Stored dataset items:

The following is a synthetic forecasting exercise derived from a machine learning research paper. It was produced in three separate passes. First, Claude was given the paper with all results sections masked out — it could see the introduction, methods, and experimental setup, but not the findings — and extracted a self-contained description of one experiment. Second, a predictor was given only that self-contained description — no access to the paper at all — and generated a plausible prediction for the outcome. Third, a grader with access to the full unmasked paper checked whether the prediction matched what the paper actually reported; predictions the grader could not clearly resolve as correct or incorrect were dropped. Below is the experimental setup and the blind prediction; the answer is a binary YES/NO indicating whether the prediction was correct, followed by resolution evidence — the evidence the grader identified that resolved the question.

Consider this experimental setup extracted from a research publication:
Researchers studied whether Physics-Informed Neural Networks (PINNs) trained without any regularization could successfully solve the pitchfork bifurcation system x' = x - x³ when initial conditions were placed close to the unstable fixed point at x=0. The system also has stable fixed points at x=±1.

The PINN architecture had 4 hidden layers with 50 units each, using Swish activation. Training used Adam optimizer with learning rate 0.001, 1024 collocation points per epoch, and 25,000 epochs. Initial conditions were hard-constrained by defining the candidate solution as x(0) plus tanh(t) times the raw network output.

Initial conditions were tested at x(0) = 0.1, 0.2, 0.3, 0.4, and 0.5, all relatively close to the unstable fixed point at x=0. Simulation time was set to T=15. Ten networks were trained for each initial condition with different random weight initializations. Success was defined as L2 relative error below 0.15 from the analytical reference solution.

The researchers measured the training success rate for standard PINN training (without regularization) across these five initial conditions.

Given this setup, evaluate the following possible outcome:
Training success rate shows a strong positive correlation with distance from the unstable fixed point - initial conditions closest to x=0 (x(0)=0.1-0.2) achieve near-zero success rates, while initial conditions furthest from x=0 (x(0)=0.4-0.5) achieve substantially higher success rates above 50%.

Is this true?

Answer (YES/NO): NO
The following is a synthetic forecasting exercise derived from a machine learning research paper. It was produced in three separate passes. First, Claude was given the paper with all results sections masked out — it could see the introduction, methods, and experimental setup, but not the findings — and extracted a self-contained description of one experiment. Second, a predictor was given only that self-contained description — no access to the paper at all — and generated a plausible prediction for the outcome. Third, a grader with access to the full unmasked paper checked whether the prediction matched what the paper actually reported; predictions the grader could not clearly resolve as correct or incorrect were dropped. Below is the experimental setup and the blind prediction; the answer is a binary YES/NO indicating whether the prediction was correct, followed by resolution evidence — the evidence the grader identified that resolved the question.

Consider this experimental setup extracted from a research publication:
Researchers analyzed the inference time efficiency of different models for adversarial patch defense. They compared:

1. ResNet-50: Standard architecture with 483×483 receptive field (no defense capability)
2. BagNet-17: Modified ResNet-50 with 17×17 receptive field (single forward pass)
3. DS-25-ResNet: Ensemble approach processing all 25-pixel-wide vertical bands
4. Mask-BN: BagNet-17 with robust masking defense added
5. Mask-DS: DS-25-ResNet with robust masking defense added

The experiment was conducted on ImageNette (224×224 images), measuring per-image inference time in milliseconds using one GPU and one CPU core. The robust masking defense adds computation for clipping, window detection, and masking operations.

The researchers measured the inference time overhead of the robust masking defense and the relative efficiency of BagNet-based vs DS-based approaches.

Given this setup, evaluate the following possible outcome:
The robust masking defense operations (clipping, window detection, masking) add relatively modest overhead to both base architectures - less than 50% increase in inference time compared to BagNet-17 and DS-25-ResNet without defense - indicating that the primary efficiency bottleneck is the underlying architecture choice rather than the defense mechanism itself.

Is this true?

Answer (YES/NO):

What you should do: Your answer should be the lines above, from the line containing "Researchers analyzed the" up to and including the line containing "4. Mask-BN: BagNet-17", reproduced exactly and with nothing else.

Response:
Researchers analyzed the inference time efficiency of different models for adversarial patch defense. They compared:

1. ResNet-50: Standard architecture with 483×483 receptive field (no defense capability)
2. BagNet-17: Modified ResNet-50 with 17×17 receptive field (single forward pass)
3. DS-25-ResNet: Ensemble approach processing all 25-pixel-wide vertical bands
4. Mask-BN: BagNet-17 with robust masking defense added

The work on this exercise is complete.